Someday you and I who are believers in Jesus will be on the resurrection side of death.
That is a wondrous hope, isn’t it, we rejoice in this hope.
But wait a minute. What is wrong with this statement? Yes, I know, nothing, really. So let’s rephrase the question. What is this statement missing?
Surely it is that the word “someday” is short of the mark. For, while this is a future certainty, to faith it is also a present reality. This is how F.B. Meyer meant it in Our Daily Homily for Joshua 1:3.
Reckon that thou art on the resurrection side of death.
That is, now.
Meyer is drawing a parallel between the Israelites’ traverse of Jordan and entrance into the land of their inheritance, and the Christians’ entrance into their inheritance in the risen Saviour, the Lord Jehoshua the Christ.

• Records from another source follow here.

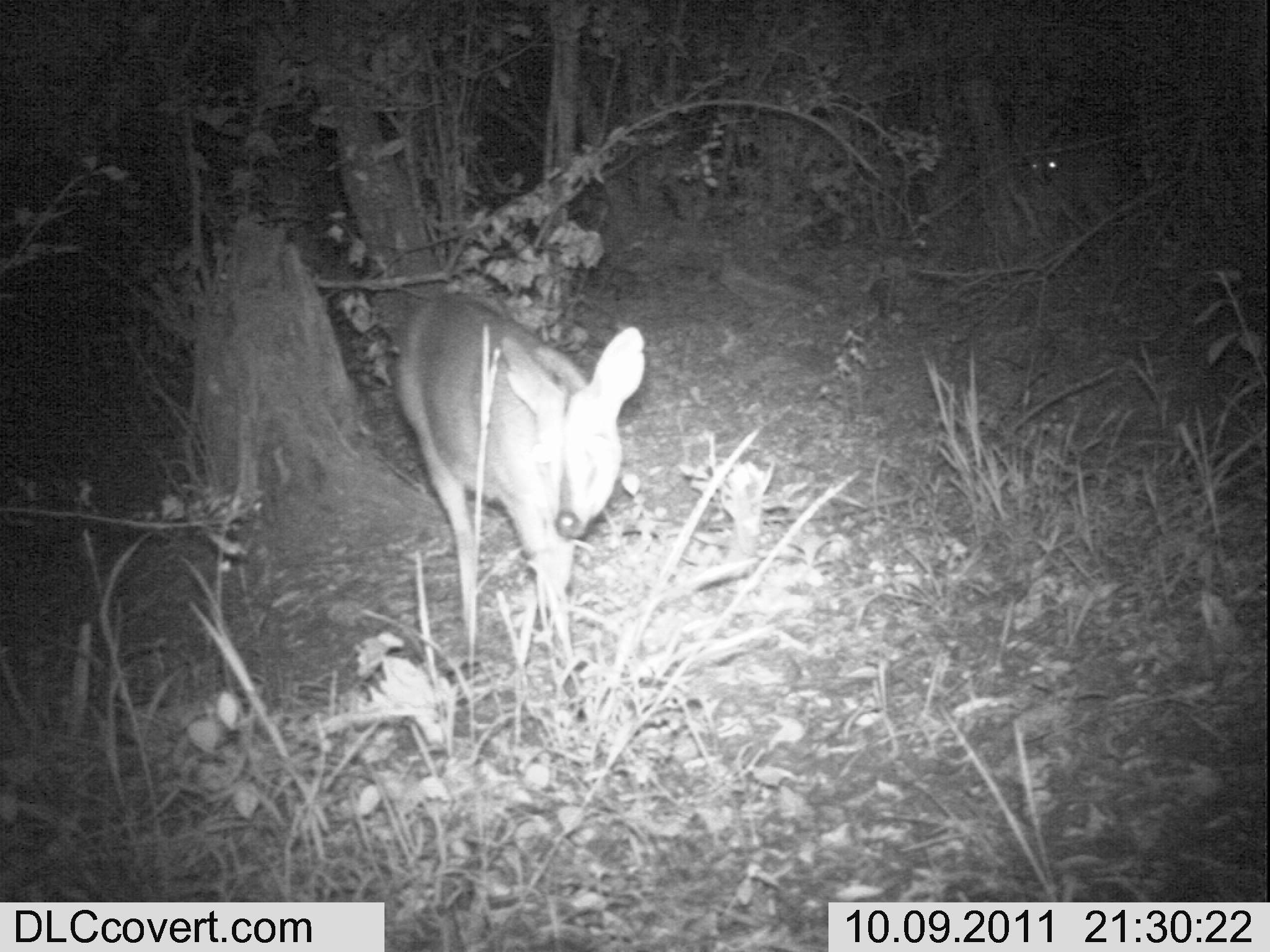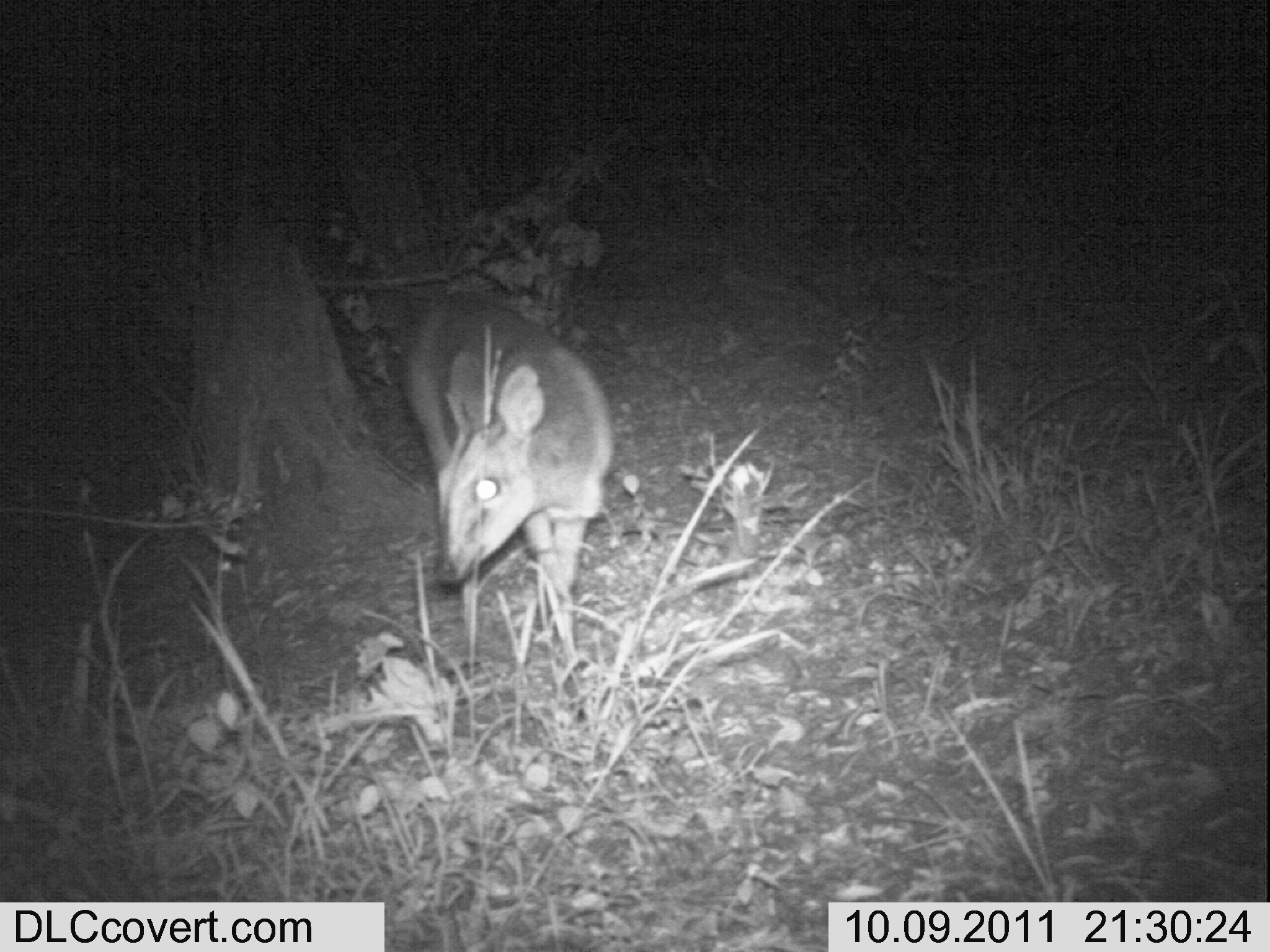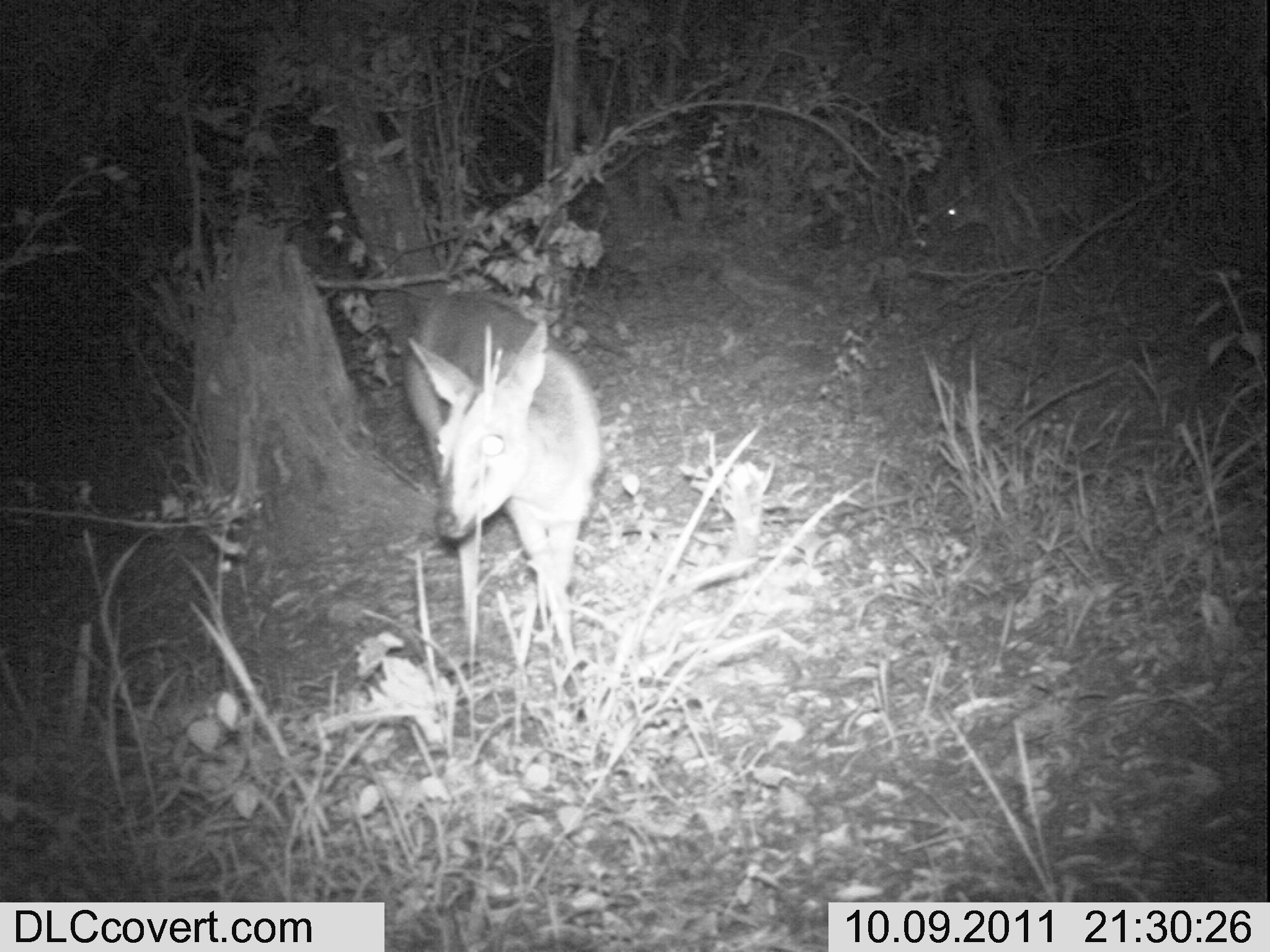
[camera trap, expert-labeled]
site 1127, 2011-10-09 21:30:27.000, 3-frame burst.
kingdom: Animalia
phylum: Chordata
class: Mammalia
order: Artiodactyla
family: Bovidae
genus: Sylvicapra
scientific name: Sylvicapra grimmia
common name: bush duiker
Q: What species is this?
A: Sylvicapra grimmia (bush duiker).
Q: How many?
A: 2.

Meyer is using the word reckon because he is thinking biblically; he has in mind Paul’s words in Romans 6:11.
Likewise reckon ye also yourselves to be dead indeed unto sin and alive unto God in Christ Jesus our Lord.
Reckon is an accounting term. One can only reckon something to be true because that something is true, is a fact. The fact here is that since Christ died unto sin and lives unto God, those baptized (immersed) into Him are also dead unto sin and alive unto God. It is with his earlier statement in mind that Paul says this. A few verses earlier he has said:
Know ye not that so many of us as were baptized into Christ Jesus were baptized into his death?
Therefore we were buried with him by the baptism into death, that like as Christ was raised from the dead by the glory of the Father, even so we also should walk in newness of life. (Rom. 6:3,4)
This baptism is considered by many to be water baptism, but water has no power to make this kind of transformation; only the Spirit baptism can do so. Baptism in Holy Spirit is baptism into Christ.
It is this baptism that was represented by the Jordan baptism that became the way of entrance for Joshua and those with him into the promised land. If you recall the story, twelve stones representing the twelve tribes of Israel were set up on the Canaan side of Jordan, and twelve stones were set in the midst of Jordan; they were “buried” with Joshua in that Jordan baptism, and, we are told, “are there to this day” (Josh 4:9).
The twelve stones that were set up on the Canaan side—how profound it is that God put into the heart of Joshua to enact the shadow of a spiritual reality that would be fulfilled some 1,500 years later by another Joshua, our Lord Jesus Christ, and those with Him on the resurrection side of death, where even now we who are baptized into Him stand by faith.
…Buried with Him in the baptism, wherein also ye were risen with Him, through the faith of the operation of God, who hath raised Him from the dead (Col. 2:12).
At his homily on Joshua 4:20 Meyer says this:
How those old stones would have cried out, if Israel had gone back over the Jordan! And does not Christ’s empty grave protest against our living amid the pleasures and cares of the world from which He has gone, and going, has taken us also?
I love that. It reminds me what Paul says further along in Colossians.
Wherefore if ye died with Christ… (2:20)
If ye then were raised with Christ, seek the things which are above, where Christ is, seated on the right hand of God.
Mind the things above, not on things upon the earth.
For ye died, and your life is hid with Christ in God.
When Christ our life shall appear, then shall ye also appear with Him in glory.
Mortify therefore your members which are upon the earth… (3:1-5).
There again is that wondrous future hope. “…Then shall ye also…”
…And also the present reality we are called to prove and enjoy even now.
Let us not go back over Jordan, brothers and sisters. To our shame we’d have to go through a tomb to do so, a tomb that is empty!